Il y a sans doute là un crossover qui s’ignore mais ce qu’il faut réellement retenir de cette histoire (ou de ces histoires, en l’occurrence) c’est qu’il faut se méfier de voir en tout ce qu’on pourrait qualifier de « dessein intelligent » (terme normalement utilisé pour décrire une théorie pseudo-scientifique qui s’approche des thèses créationnistes). Il est tentant de voir en toute ressemblance appuyée une intention délibérée de placer un clin d’œil, un pastiche ou un hommage. Et dans certains cas, il est évident que le lien existe. Par exemple quand il s’agit d’auteurs revenant explorer le même thème plusieurs fois dans leur carrière et arrivant à des résultats voisins (nous l’avons déjà vu dans certains autres chapitres, la chose est en particulier apparente dans divers connections délibérées dans les œuvres de Jack Kirby, Alan Moore ou Grant Morrison).
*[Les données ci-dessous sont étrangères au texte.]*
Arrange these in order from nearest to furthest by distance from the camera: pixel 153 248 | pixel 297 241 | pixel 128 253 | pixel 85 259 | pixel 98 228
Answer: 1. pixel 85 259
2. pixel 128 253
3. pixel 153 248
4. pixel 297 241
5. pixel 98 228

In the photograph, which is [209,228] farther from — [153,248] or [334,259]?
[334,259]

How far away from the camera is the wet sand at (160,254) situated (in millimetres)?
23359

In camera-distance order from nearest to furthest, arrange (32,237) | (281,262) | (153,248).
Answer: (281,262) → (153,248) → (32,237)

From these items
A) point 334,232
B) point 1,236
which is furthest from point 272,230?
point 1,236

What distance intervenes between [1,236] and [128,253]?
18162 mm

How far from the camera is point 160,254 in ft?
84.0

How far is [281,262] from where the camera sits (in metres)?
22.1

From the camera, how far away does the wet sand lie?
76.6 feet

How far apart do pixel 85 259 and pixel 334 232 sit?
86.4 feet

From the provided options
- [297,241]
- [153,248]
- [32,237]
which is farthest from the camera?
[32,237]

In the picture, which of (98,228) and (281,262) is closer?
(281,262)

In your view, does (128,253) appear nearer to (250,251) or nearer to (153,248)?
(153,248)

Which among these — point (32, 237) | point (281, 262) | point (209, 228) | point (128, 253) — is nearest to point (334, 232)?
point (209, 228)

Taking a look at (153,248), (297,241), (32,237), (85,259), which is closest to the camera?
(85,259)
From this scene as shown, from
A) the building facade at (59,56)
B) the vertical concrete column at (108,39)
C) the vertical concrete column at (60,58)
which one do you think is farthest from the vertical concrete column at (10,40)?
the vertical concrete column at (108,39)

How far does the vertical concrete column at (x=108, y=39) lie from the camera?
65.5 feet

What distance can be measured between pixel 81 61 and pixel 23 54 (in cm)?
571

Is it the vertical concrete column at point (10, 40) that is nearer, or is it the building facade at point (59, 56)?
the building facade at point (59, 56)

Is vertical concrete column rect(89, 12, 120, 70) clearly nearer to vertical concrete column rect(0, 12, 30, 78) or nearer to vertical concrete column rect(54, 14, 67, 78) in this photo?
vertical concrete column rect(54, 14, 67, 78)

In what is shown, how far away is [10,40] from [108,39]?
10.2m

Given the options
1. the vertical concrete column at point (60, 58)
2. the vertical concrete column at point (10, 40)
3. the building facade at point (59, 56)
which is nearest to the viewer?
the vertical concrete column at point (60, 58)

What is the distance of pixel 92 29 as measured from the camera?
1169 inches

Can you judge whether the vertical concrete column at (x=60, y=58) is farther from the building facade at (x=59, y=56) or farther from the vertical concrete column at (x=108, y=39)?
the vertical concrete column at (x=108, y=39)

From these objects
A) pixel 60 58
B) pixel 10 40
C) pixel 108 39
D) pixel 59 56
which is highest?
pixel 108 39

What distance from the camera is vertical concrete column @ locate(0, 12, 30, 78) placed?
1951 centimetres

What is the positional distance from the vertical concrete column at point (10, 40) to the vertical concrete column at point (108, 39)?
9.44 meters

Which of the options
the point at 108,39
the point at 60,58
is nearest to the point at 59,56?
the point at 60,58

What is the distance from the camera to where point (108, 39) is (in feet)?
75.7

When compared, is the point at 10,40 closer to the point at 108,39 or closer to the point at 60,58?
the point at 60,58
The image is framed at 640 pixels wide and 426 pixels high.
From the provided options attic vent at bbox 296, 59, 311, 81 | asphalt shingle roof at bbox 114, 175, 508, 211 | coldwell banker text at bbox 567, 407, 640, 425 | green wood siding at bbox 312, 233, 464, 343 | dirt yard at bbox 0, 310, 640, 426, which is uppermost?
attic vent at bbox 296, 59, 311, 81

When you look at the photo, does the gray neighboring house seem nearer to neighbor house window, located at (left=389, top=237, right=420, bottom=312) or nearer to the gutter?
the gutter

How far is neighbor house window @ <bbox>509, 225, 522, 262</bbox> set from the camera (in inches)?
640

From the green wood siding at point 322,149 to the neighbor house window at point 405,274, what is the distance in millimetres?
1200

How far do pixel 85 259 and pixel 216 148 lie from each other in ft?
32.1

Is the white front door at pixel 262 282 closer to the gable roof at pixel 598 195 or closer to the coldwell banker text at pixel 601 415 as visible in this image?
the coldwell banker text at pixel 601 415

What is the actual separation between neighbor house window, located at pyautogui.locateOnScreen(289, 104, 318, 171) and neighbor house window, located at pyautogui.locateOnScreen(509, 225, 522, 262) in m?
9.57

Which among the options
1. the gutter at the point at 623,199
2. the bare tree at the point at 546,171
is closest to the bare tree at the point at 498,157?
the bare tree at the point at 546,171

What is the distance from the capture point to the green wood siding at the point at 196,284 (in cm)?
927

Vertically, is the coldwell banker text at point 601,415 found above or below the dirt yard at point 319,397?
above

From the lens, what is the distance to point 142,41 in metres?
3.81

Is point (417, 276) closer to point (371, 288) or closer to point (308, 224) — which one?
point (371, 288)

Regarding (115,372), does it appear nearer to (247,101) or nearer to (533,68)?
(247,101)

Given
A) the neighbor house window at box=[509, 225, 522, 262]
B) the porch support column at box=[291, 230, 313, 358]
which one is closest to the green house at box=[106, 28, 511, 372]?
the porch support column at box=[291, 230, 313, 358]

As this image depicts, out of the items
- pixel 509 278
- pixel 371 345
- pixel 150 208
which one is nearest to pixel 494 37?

Il y a aussi des situations, comme c’est le cas ici, où les choses s’assemblent de manière purement aléatoire et où les points communs en viennent à raconter une histoire globale qui dépasse la volonté propre de l’auteur. Une hyper-continuité accidentelle, en partie générée par le fait que l’inconscient collectif a tendance parfois à retomber sur les mêmes clichés (le sorcier immortel, portant une tenue rouge) ou à s’inspirer des mêmes classiques (l’île de Caprona qu’Edgar Rice Burroughs a positionné dans l’Antarctique et peuplé de dinosaures dès 1918 dans The Land That Time Forgot, en prenant la peine d’expliquer que son nom provenait d’un explorateur italien en 1721). Une fois que vous avez décidé de faire un hommage à Edgar Rice Burroughs avec une histoire de dinosaures de l’Antarctique, alors que vous êtes un scénariste travaillant pour Marvel, vous vous placez d’emblée dans la logique de la Savage Land, même si celle-ci ne sera créée que quelques années plus tard. Et une fois que vous placez l’action dans cet endroit, les risques statistiques d’y trouver un sorcier immortel avec une prédilection pour les sacrifices, le feu et la couleur rouge ne sont pas aussi astronomiques qu’on pourrait le croire. S’il faut bien un scénariste pour écrire l’histoire, il y aussi des cas où, à force d’influences communes, l’histoire s’impose à son auteur, où même à plusieurs auteurs à travers les décennies !

[Xavier Fournier]

[1] Dans la maxi-série Universe X, il est dit que le vrai Belasco n’a pas été « figé » mais a au contraire trouvé la mort au treizième siècle lors de ce combat. Le Belasco démoniaque vu par la suite serait en fait Nightcrawler (Diablo), le mutant téléporteur membre des X-Men, qui aurait été projeté à travers le temps et, transformé, aurait perdu tout sens de son identité réelle. Encore qu’Universe X se déroule dans une réalité alternative et que toutes les explications qui s’y trouvent ne sont pas forcément à prendre pour argent comptant. Mais même dans cette option, ceci ne changerait rien au parcours du « vrai » Belasco du XIII° siècle et aux rapprochements à faire avec Khor.